**Listed records**

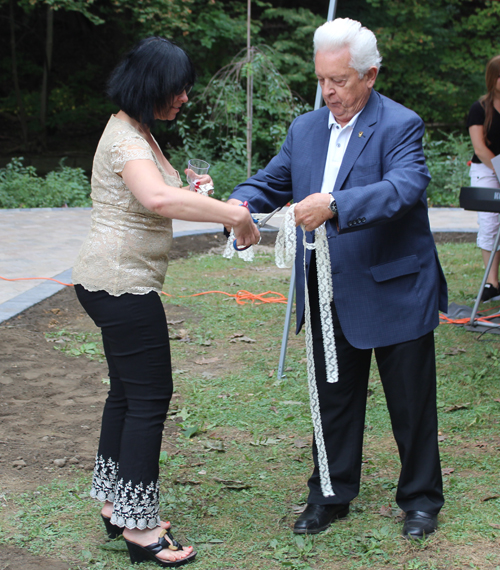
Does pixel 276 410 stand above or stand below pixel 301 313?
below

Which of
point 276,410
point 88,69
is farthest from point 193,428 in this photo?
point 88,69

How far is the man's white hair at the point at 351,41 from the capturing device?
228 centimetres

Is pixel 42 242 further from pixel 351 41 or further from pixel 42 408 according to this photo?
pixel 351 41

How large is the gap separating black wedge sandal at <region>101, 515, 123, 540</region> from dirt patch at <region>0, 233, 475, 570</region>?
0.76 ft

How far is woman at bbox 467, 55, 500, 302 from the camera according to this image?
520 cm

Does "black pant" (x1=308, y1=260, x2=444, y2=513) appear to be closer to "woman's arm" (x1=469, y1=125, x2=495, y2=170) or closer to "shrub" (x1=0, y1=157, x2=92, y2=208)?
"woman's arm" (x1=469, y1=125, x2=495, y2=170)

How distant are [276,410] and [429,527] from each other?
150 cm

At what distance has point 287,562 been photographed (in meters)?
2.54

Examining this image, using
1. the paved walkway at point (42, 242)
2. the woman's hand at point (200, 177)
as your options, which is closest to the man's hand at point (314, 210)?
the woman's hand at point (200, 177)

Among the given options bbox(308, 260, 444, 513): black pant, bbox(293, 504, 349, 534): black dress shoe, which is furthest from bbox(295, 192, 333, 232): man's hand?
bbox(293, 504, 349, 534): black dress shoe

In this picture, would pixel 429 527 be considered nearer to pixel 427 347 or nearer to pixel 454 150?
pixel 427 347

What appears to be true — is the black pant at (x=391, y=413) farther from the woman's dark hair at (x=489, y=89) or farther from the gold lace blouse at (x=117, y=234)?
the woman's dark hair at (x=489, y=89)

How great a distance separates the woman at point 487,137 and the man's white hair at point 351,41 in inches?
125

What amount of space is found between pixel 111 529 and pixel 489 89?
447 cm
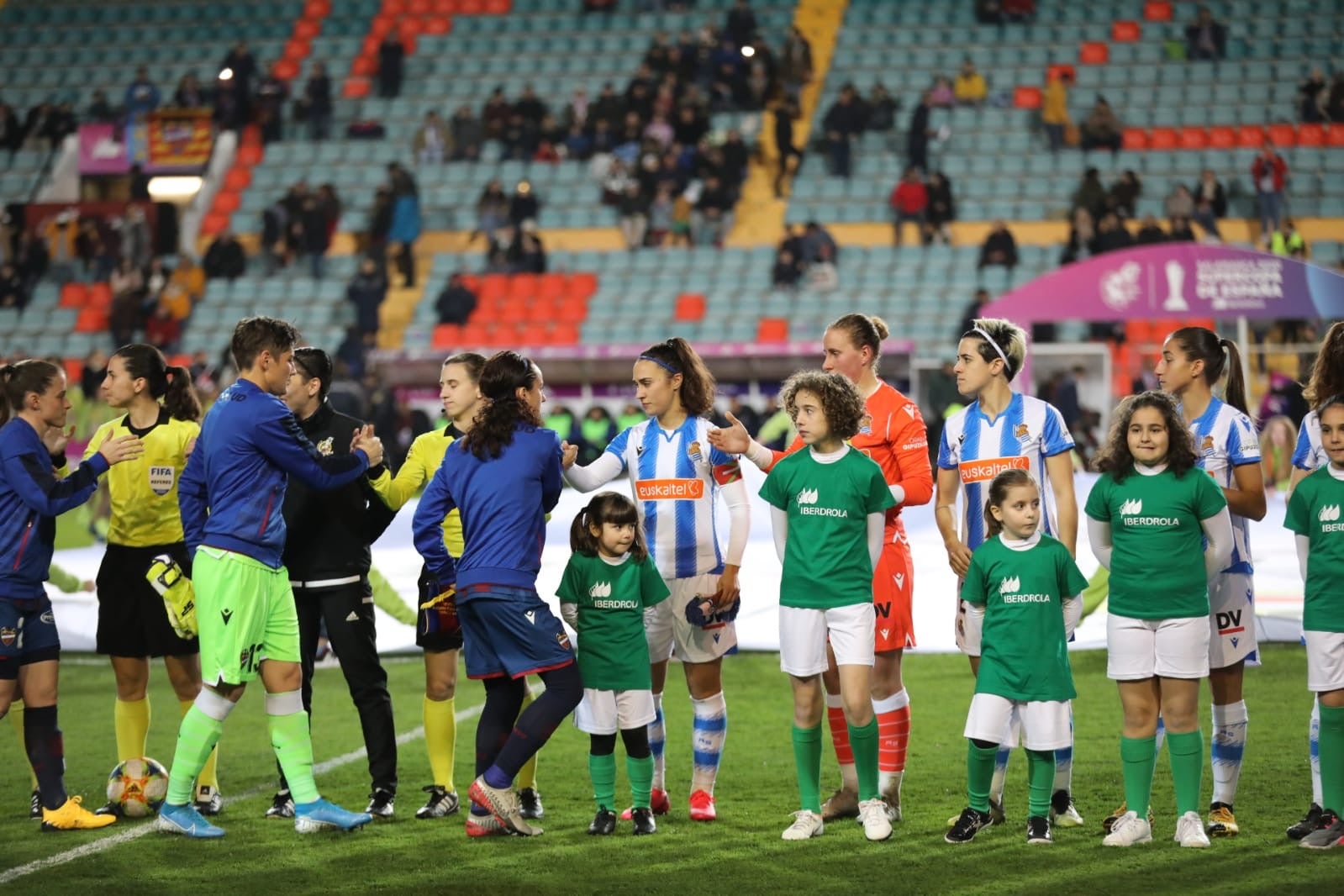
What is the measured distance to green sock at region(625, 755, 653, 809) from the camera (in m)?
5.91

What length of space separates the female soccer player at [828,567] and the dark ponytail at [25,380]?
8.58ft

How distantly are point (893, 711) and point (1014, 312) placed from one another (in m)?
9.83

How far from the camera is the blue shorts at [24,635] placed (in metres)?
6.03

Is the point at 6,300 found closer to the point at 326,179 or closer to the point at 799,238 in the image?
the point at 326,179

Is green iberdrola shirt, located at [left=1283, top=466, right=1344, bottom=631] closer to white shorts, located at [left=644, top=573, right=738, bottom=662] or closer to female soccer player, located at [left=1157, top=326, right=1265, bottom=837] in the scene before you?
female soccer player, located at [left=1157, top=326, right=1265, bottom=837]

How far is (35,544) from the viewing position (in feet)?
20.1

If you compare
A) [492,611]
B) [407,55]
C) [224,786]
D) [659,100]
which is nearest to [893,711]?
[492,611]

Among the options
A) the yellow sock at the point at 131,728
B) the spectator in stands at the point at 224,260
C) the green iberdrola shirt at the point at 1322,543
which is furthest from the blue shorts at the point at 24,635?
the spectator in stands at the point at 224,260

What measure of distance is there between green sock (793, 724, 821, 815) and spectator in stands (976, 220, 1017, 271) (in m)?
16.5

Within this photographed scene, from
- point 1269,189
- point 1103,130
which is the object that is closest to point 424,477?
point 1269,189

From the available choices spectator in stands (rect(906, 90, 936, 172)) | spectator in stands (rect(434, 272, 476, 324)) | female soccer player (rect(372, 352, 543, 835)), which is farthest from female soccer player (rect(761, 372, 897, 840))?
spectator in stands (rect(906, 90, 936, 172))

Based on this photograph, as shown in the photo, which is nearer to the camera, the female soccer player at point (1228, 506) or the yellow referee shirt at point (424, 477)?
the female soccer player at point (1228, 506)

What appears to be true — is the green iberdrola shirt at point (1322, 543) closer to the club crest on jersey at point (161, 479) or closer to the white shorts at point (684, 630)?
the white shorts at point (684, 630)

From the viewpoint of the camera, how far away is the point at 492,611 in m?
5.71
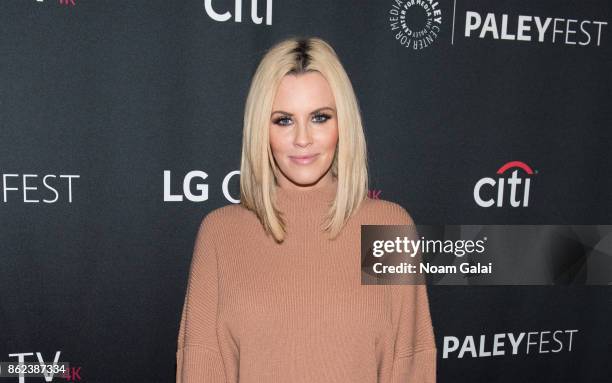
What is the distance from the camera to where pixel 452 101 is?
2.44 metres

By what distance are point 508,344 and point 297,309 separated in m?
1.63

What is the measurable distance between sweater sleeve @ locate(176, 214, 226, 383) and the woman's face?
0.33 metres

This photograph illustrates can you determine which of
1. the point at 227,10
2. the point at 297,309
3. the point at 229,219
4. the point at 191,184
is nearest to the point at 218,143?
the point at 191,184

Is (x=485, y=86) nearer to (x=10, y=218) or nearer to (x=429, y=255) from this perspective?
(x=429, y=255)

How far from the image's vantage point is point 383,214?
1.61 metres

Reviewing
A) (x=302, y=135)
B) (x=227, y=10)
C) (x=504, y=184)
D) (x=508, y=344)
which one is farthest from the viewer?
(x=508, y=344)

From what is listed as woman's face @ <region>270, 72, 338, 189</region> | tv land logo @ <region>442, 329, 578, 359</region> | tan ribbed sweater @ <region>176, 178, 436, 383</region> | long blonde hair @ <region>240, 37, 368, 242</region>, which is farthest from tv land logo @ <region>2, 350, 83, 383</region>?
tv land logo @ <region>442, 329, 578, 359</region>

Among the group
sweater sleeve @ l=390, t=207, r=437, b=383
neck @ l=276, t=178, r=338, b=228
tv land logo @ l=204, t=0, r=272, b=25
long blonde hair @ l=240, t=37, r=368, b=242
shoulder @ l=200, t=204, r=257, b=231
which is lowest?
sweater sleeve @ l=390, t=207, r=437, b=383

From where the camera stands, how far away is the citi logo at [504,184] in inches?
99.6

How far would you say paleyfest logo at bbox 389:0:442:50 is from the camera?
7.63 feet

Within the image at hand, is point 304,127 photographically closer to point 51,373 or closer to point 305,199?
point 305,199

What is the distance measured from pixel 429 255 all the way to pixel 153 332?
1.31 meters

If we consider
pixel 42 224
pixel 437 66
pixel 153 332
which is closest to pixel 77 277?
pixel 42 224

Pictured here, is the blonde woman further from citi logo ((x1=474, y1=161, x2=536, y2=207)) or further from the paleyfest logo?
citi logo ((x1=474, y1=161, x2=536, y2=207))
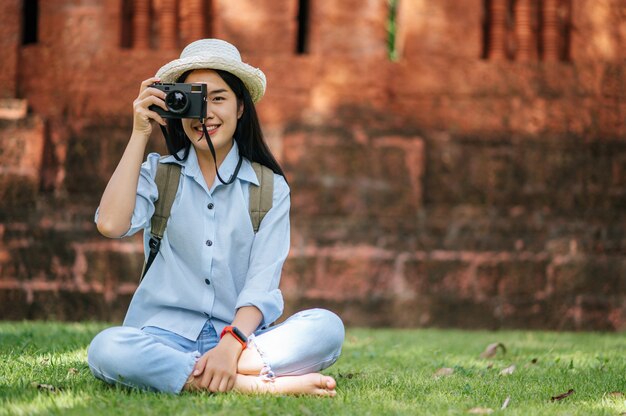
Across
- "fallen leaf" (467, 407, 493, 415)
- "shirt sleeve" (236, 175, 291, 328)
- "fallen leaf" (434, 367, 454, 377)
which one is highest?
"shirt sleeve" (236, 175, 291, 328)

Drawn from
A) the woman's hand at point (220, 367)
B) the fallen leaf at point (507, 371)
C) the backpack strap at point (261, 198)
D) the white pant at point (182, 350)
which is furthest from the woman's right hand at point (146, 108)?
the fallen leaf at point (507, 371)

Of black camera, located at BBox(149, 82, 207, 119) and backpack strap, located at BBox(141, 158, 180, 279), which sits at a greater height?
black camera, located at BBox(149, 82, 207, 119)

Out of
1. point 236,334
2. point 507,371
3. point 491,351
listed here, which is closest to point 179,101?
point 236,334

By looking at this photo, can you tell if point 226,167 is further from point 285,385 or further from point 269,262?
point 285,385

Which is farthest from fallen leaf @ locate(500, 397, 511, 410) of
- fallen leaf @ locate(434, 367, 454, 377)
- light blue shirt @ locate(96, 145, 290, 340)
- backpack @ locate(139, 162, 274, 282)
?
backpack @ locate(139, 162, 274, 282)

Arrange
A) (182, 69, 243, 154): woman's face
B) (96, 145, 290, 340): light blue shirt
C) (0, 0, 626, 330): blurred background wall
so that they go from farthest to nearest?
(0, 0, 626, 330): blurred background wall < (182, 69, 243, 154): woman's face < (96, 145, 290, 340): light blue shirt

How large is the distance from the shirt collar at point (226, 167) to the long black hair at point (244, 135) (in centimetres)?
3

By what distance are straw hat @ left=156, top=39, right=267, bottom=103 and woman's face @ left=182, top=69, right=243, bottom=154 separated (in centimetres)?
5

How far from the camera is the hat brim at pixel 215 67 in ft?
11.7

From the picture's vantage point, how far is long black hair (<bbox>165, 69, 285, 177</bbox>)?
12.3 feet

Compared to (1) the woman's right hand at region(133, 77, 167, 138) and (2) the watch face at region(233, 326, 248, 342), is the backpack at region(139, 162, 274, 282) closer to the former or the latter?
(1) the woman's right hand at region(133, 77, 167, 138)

**Requirement**
Keep only the lines from the one containing "Of black camera, located" to the end of the entries, and repeat them exactly.

**Task response**
Of black camera, located at BBox(149, 82, 207, 119) and backpack strap, located at BBox(141, 158, 180, 279), which sits at a greater height?
black camera, located at BBox(149, 82, 207, 119)

Out of
1. point 236,334
2. point 507,371
3. point 491,351
listed here, which is closest to point 179,101?
point 236,334

By looking at this photo, can you tell if point 226,167 is further from point 285,385 or further from point 269,262?
point 285,385

Which is farthest from fallen leaf @ locate(500, 397, 511, 410) of
- fallen leaf @ locate(434, 367, 454, 377)
- light blue shirt @ locate(96, 145, 290, 340)
- backpack @ locate(139, 162, 274, 282)
?
backpack @ locate(139, 162, 274, 282)

Arrange
A) (182, 69, 243, 154): woman's face
B) (96, 145, 290, 340): light blue shirt
C) (0, 0, 626, 330): blurred background wall
so that they go from farthest to nearest?
(0, 0, 626, 330): blurred background wall < (182, 69, 243, 154): woman's face < (96, 145, 290, 340): light blue shirt

How large is the distance from the shirt collar at point (226, 167) to the long black hair at point (244, 135) (in centimetres)?
3

By what distance are straw hat @ left=156, top=39, right=267, bottom=103 and woman's face @ left=182, top=69, right=243, bottom=154 separated (in centimetres)?
5

How far from the camera is the hat brim at pixel 215 67 in ft?
11.7

From the picture's vantage point, how far is long black hair (<bbox>165, 69, 285, 177</bbox>)?
12.3 feet

Compared to (1) the woman's right hand at region(133, 77, 167, 138) and (2) the watch face at region(233, 326, 248, 342), is the backpack at region(139, 162, 274, 282) closer to the former or the latter?
(1) the woman's right hand at region(133, 77, 167, 138)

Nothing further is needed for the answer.